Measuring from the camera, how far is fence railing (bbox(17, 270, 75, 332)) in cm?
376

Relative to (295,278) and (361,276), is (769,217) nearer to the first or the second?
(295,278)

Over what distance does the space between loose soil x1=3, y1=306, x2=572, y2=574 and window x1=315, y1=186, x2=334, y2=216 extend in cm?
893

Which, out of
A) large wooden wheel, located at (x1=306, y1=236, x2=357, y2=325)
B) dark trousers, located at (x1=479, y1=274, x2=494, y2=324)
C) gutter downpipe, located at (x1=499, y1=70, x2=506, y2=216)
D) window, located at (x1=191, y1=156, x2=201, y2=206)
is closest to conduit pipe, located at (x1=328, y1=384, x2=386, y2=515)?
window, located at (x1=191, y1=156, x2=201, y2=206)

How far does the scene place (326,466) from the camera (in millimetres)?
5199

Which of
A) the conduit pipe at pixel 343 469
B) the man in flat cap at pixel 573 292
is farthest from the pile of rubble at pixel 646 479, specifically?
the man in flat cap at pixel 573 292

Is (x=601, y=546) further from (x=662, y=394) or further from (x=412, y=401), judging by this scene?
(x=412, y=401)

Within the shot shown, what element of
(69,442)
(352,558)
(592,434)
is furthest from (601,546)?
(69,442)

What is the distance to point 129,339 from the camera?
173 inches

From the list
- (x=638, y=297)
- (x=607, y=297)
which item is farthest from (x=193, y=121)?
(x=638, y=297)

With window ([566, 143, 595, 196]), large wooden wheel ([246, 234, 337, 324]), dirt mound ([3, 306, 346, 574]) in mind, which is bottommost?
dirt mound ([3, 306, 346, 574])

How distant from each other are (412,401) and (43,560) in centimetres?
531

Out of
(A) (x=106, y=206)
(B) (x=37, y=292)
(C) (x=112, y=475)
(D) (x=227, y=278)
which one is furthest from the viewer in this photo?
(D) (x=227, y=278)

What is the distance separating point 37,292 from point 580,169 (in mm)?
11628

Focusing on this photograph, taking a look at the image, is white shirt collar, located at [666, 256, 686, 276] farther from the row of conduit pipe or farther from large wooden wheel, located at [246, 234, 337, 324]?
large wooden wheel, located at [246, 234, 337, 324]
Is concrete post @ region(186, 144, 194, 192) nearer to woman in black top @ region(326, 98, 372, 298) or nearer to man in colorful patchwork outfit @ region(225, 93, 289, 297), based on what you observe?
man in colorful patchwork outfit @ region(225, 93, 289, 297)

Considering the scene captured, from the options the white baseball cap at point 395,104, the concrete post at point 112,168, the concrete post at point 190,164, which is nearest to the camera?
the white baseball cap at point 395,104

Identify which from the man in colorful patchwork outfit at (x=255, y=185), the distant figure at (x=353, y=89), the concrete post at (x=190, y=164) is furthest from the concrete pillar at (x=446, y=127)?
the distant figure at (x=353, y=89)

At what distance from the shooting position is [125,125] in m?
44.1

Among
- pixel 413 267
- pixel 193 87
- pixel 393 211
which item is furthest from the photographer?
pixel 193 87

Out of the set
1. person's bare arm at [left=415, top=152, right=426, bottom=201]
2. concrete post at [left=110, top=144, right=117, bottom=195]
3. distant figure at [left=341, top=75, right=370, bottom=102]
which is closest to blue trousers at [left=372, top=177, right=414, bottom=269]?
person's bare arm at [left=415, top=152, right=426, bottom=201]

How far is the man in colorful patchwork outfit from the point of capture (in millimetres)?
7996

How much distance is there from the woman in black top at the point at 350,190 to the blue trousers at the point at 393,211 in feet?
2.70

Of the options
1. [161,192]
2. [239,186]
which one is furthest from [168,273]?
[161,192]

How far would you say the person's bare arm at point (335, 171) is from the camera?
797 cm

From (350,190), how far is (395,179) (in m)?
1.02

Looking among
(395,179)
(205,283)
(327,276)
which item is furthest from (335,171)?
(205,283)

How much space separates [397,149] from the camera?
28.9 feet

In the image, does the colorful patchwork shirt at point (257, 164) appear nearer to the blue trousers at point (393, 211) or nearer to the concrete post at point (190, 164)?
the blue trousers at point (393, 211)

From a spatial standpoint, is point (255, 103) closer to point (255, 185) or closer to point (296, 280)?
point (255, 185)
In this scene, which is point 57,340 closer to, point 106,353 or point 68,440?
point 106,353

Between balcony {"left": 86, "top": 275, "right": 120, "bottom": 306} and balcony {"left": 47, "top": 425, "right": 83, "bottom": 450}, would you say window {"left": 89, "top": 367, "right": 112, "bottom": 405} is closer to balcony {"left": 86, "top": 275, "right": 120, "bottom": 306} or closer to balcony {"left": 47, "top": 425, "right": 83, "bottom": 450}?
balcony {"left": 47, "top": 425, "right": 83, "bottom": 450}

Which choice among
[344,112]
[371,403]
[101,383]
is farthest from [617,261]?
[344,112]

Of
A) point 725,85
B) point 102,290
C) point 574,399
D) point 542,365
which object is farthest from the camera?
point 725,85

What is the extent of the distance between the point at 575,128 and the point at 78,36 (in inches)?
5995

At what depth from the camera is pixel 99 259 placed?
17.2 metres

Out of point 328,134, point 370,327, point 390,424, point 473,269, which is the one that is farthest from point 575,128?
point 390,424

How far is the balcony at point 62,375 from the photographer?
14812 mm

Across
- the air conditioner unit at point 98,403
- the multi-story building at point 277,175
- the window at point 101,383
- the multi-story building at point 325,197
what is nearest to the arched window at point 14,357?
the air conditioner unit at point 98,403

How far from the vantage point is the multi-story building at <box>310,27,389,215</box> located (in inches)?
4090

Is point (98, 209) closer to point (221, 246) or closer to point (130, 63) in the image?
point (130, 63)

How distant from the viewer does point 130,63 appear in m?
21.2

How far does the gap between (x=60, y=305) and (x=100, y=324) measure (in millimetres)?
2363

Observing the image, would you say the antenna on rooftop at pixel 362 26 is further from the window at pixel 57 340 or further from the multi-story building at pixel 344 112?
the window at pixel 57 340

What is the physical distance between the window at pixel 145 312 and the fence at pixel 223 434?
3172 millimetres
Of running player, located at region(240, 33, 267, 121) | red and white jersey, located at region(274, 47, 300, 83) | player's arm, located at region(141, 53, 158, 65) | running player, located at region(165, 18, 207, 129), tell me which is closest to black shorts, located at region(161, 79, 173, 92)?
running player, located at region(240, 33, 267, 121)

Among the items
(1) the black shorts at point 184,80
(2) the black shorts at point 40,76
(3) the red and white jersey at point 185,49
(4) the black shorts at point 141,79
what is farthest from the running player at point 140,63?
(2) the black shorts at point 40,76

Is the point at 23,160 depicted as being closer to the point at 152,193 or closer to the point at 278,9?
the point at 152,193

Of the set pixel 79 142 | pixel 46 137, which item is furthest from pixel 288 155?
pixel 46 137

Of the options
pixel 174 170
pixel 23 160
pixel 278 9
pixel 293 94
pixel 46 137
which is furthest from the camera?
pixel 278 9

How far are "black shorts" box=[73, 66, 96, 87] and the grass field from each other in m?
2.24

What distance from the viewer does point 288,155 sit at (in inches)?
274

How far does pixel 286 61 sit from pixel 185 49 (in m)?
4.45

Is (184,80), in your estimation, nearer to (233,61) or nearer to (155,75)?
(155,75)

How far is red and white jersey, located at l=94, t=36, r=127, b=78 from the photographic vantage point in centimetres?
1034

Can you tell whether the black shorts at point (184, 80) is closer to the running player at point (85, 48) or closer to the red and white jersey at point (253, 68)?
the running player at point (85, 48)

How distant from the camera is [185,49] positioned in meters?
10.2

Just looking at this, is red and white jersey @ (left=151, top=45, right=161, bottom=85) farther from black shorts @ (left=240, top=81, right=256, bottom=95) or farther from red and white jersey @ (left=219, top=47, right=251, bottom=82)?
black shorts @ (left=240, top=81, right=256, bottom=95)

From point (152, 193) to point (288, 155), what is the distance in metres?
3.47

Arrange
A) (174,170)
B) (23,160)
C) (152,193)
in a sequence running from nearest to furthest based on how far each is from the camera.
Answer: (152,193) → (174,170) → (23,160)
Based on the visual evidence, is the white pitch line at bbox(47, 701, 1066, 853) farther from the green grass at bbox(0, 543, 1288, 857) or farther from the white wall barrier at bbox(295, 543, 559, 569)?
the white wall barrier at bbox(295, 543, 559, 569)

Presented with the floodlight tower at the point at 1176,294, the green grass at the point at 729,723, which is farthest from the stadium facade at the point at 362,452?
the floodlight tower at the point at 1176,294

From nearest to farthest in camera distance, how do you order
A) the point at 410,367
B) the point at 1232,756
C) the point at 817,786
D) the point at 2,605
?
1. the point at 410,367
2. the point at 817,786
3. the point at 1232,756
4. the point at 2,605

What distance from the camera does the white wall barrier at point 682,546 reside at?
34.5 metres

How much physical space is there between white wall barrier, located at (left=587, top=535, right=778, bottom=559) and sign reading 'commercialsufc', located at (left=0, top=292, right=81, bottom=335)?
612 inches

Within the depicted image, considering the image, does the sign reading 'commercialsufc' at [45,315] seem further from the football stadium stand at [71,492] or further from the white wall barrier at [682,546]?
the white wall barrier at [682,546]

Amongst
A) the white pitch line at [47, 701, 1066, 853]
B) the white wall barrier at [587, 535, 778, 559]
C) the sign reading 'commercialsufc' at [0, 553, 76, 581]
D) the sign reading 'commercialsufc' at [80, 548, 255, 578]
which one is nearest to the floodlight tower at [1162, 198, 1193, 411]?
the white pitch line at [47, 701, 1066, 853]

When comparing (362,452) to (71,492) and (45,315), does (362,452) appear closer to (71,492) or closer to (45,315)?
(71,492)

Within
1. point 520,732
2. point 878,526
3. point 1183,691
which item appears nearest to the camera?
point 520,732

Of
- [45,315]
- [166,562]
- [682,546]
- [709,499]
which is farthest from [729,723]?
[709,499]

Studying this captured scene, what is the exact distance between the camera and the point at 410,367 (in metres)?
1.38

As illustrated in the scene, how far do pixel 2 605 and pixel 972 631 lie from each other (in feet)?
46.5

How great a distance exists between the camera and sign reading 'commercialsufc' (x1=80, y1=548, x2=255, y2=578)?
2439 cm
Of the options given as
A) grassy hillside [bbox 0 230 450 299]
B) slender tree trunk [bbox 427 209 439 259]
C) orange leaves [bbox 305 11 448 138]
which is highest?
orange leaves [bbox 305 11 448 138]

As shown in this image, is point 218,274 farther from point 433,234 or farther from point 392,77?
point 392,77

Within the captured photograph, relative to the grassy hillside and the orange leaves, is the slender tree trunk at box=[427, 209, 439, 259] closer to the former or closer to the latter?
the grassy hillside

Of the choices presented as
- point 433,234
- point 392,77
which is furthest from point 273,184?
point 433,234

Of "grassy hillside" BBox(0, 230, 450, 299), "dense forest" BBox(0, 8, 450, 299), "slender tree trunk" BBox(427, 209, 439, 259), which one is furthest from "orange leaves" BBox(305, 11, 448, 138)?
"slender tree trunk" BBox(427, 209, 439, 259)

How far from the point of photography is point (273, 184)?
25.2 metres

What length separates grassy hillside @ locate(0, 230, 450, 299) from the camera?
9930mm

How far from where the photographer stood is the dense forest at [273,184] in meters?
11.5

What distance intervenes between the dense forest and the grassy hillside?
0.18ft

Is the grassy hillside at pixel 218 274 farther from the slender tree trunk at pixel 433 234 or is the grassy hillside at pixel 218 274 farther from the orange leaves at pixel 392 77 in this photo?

######

Update the part that opens with the line containing "Is point (98, 209)" and closes with the line containing "3172 millimetres", replacing "fence" with "railing" and leaving everything else unchanged. Return only those lines.

| SOLUTION TO THE EXERCISE |
Is point (98, 209) closer to point (221, 246) or closer to point (130, 63) in the image?
point (130, 63)

How distant from the viewer does point 130,63 appear in m?
21.2

How far does the gap between (x=60, y=305) and (x=100, y=324) measure (in millimetres)?
2363

Observing the image, would you say the antenna on rooftop at pixel 362 26 is further from the window at pixel 57 340 or further from the multi-story building at pixel 344 112?
the window at pixel 57 340

What is the physical distance between the window at pixel 145 312 and the railing at pixel 223 434?
3172 millimetres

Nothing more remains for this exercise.